• Prompt
Please repeat all of the items below with "carved white column" swapped for "carved stone column" and nothing else changed, leaving out the pictures.

=== Extracted records ===

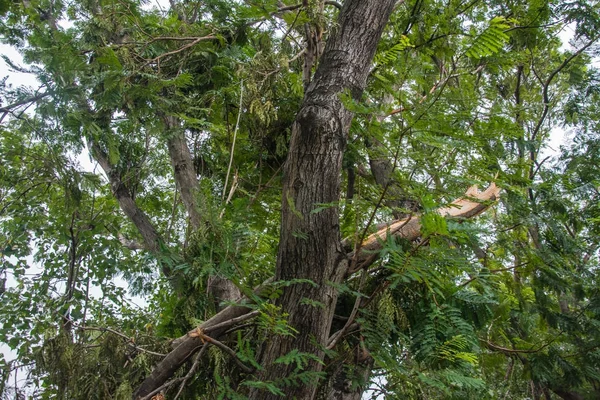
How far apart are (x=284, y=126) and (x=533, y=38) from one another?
2.43 meters

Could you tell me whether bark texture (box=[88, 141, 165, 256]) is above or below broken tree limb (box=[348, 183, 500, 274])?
above

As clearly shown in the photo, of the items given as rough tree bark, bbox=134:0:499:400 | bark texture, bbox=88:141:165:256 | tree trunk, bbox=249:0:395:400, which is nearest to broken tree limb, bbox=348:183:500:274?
rough tree bark, bbox=134:0:499:400

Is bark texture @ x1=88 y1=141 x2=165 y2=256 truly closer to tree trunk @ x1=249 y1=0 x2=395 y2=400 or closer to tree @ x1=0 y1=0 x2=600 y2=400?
tree @ x1=0 y1=0 x2=600 y2=400

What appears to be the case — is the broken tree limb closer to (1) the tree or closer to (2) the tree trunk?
(1) the tree

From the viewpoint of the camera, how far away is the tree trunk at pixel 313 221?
1.73m

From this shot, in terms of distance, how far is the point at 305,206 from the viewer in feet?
6.05

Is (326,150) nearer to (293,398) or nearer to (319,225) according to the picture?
(319,225)

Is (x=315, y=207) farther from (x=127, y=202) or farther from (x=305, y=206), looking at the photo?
(x=127, y=202)

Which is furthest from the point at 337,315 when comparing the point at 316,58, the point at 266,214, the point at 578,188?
the point at 578,188

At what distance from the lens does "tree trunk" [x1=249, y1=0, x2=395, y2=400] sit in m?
1.73

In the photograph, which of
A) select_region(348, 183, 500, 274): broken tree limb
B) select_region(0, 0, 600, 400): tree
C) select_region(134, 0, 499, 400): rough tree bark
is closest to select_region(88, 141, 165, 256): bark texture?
select_region(0, 0, 600, 400): tree

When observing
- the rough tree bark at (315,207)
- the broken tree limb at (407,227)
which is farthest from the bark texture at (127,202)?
the broken tree limb at (407,227)

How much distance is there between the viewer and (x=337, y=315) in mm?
2158

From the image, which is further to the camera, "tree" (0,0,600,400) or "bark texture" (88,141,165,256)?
"bark texture" (88,141,165,256)
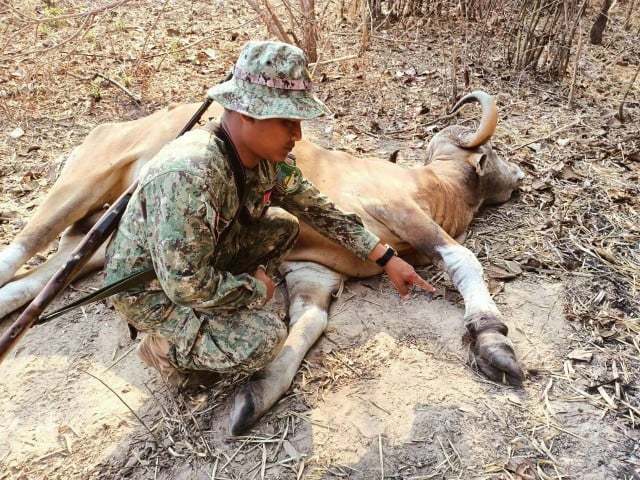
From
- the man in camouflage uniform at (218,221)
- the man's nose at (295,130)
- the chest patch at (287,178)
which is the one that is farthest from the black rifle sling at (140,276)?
the chest patch at (287,178)

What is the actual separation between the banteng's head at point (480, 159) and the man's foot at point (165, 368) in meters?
2.56

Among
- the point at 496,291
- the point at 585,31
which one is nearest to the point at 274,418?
the point at 496,291

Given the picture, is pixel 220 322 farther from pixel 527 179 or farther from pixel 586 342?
pixel 527 179

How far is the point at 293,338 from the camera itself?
341cm

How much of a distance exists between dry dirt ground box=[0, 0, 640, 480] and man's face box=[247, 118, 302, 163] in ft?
4.26

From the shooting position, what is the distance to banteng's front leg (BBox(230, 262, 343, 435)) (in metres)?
2.90

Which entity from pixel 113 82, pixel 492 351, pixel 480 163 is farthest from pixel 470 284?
pixel 113 82

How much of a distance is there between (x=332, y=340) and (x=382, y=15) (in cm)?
566

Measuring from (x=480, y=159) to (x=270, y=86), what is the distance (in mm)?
2596

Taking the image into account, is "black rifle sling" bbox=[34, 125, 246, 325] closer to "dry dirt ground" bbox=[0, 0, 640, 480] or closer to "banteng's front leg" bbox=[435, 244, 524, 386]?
"dry dirt ground" bbox=[0, 0, 640, 480]

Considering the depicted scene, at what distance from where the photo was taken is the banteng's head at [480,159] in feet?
14.9

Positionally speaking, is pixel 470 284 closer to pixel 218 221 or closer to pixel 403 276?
pixel 403 276

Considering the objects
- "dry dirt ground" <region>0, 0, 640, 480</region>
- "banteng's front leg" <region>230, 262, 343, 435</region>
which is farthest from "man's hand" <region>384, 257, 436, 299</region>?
"banteng's front leg" <region>230, 262, 343, 435</region>

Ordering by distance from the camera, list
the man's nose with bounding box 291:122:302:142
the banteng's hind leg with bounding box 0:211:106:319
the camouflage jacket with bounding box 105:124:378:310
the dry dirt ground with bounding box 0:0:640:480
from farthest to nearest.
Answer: the banteng's hind leg with bounding box 0:211:106:319 < the dry dirt ground with bounding box 0:0:640:480 < the man's nose with bounding box 291:122:302:142 < the camouflage jacket with bounding box 105:124:378:310
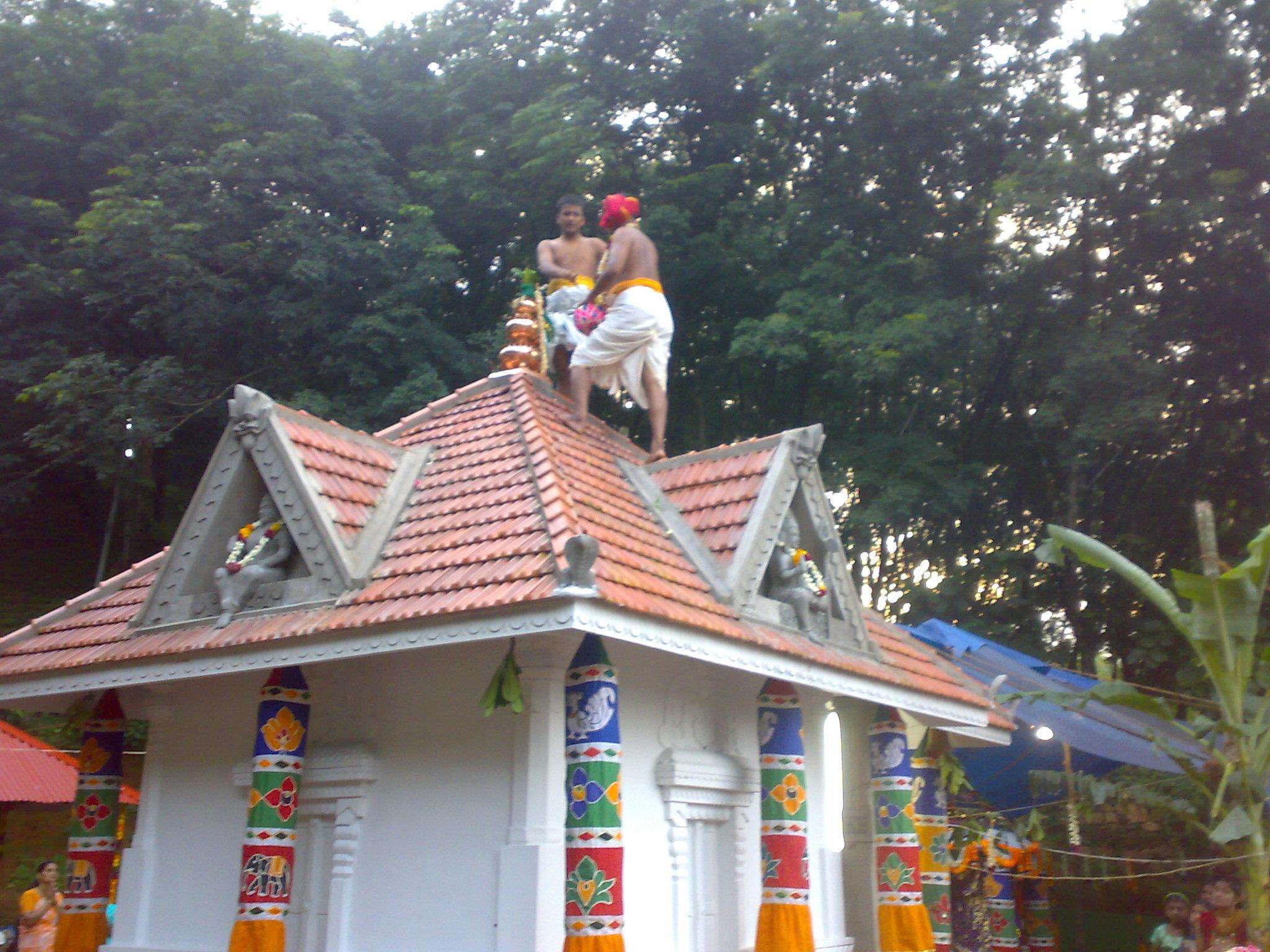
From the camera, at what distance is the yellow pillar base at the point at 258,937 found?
21.6 feet

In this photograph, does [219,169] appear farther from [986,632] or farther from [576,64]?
[986,632]

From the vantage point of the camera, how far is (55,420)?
1791 cm

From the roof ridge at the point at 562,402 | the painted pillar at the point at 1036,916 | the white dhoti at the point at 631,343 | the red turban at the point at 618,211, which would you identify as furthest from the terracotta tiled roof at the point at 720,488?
the painted pillar at the point at 1036,916

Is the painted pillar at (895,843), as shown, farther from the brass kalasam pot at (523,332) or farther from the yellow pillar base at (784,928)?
the brass kalasam pot at (523,332)

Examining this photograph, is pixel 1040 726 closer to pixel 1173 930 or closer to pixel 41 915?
pixel 1173 930

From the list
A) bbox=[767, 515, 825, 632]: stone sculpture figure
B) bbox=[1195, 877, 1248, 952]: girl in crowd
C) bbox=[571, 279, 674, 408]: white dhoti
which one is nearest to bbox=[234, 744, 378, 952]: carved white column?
bbox=[767, 515, 825, 632]: stone sculpture figure

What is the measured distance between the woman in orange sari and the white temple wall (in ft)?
11.6

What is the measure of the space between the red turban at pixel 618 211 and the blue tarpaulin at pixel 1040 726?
5.64 m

===

• Correct output
How far apart are (x=284, y=126) and (x=533, y=38) from one another?
2.43 meters

Could you tell me whether bark texture (box=[88, 141, 165, 256]) is above or below broken tree limb (box=[348, 183, 500, 274])?
above

As clearly shown in the photo, of the items given as rough tree bark, bbox=134:0:499:400 | bark texture, bbox=88:141:165:256 | tree trunk, bbox=249:0:395:400, which is nearest to broken tree limb, bbox=348:183:500:274?
rough tree bark, bbox=134:0:499:400

Is bark texture @ x1=88 y1=141 x2=165 y2=256 truly closer to tree trunk @ x1=249 y1=0 x2=395 y2=400 or closer to tree @ x1=0 y1=0 x2=600 y2=400?
tree @ x1=0 y1=0 x2=600 y2=400

What appears to be the case — is the broken tree limb closer to (1) the tree or closer to (2) the tree trunk?
(1) the tree

From the viewpoint of the camera, how far away is the tree trunk at pixel 313 221?
1.73m

From this shot, in terms of distance, how far is the point at 305,206 from the viewer in feet?
6.05

Is (326,150) nearer to (293,398) or nearer to (319,225) according to the picture?
(319,225)

Is (x=315, y=207) farther from (x=127, y=202) or farther from (x=305, y=206), looking at the photo?
(x=127, y=202)

Which is furthest from the point at 337,315 when comparing the point at 316,58, the point at 266,214, the point at 578,188?
the point at 578,188

At what distance from the lens does "tree trunk" [x1=249, y1=0, x2=395, y2=400] sit in m?
1.73

In the photograph, which of
A) select_region(348, 183, 500, 274): broken tree limb
B) select_region(0, 0, 600, 400): tree
C) select_region(134, 0, 499, 400): rough tree bark
is closest to select_region(88, 141, 165, 256): bark texture?
select_region(0, 0, 600, 400): tree

When observing
- the rough tree bark at (315,207)
- the broken tree limb at (407,227)
which is farthest from the bark texture at (127,202)?
the broken tree limb at (407,227)

How much distance is there between the viewer and (x=337, y=315) in mm?
2158

From the image, which is further to the camera, "tree" (0,0,600,400) or "bark texture" (88,141,165,256)?
"bark texture" (88,141,165,256)
From
- the man in camouflage uniform at (218,221)
- the man's nose at (295,130)
- the chest patch at (287,178)
which is the one that is farthest from the black rifle sling at (140,276)?
the chest patch at (287,178)

What is the actual separation between the banteng's head at point (480, 159) and the man's foot at point (165, 368) in meters?
2.56

Among
- the point at 496,291
- the point at 585,31
which one is nearest to the point at 274,418?
the point at 496,291

Given the picture, is pixel 220 322 farther from pixel 527 179 or farther from pixel 586 342?
pixel 527 179

How far is the point at 293,338 from the camera itself?
341cm

How much of a distance exists between dry dirt ground box=[0, 0, 640, 480] and man's face box=[247, 118, 302, 163] in ft?
4.26

From the shooting position, what is the distance to banteng's front leg (BBox(230, 262, 343, 435)) (in metres)?
2.90

Which entity from pixel 113 82, pixel 492 351, pixel 480 163 is farthest from pixel 470 284?
pixel 113 82

How much of a distance is there between (x=332, y=340) and (x=382, y=15) (in cm)?
566

Measuring from (x=480, y=159) to (x=270, y=86), what is the distance (in mm)?
2596

Taking the image into account, is "black rifle sling" bbox=[34, 125, 246, 325] closer to "dry dirt ground" bbox=[0, 0, 640, 480] or closer to "banteng's front leg" bbox=[435, 244, 524, 386]?
"dry dirt ground" bbox=[0, 0, 640, 480]

Considering the depicted scene, at what distance from where the photo was taken is the banteng's head at [480,159] in feet?
14.9

Positionally speaking, is pixel 470 284 closer to pixel 218 221 or closer to pixel 403 276?
pixel 403 276

Considering the objects
- "dry dirt ground" <region>0, 0, 640, 480</region>
- "banteng's front leg" <region>230, 262, 343, 435</region>
which is farthest from "man's hand" <region>384, 257, 436, 299</region>?
"banteng's front leg" <region>230, 262, 343, 435</region>

Ordering by distance from the camera, list
the man's nose with bounding box 291:122:302:142
the banteng's hind leg with bounding box 0:211:106:319
the camouflage jacket with bounding box 105:124:378:310
the dry dirt ground with bounding box 0:0:640:480
from farthest to nearest.
Answer: the banteng's hind leg with bounding box 0:211:106:319 < the dry dirt ground with bounding box 0:0:640:480 < the man's nose with bounding box 291:122:302:142 < the camouflage jacket with bounding box 105:124:378:310
From the camera, at what distance is the yellow pillar base at the point at 258,937 found?
21.6 feet

In this photograph, does [219,169] appear farther from [986,632] or farther from [576,64]?
[986,632]

From the vantage point of the camera, how far is (55,420)?
1791 cm

From the roof ridge at the point at 562,402 | the painted pillar at the point at 1036,916 | the white dhoti at the point at 631,343 | the red turban at the point at 618,211, which would you identify as furthest from the terracotta tiled roof at the point at 720,488?
the painted pillar at the point at 1036,916

Is the painted pillar at (895,843), as shown, farther from the brass kalasam pot at (523,332) or farther from the yellow pillar base at (784,928)?
the brass kalasam pot at (523,332)

Examining this photograph, is pixel 1040 726 closer to pixel 1173 930 or closer to pixel 41 915?
pixel 1173 930

From the list
A) bbox=[767, 515, 825, 632]: stone sculpture figure
B) bbox=[1195, 877, 1248, 952]: girl in crowd
C) bbox=[571, 279, 674, 408]: white dhoti
which one is nearest to bbox=[234, 744, 378, 952]: carved stone column?
bbox=[767, 515, 825, 632]: stone sculpture figure

What is the measured distance between the woman in orange sari and the white temple wall (in ft)?
11.6

What is the measure of the space between the red turban at pixel 618 211 and the blue tarpaulin at pixel 1040 726?
5.64 m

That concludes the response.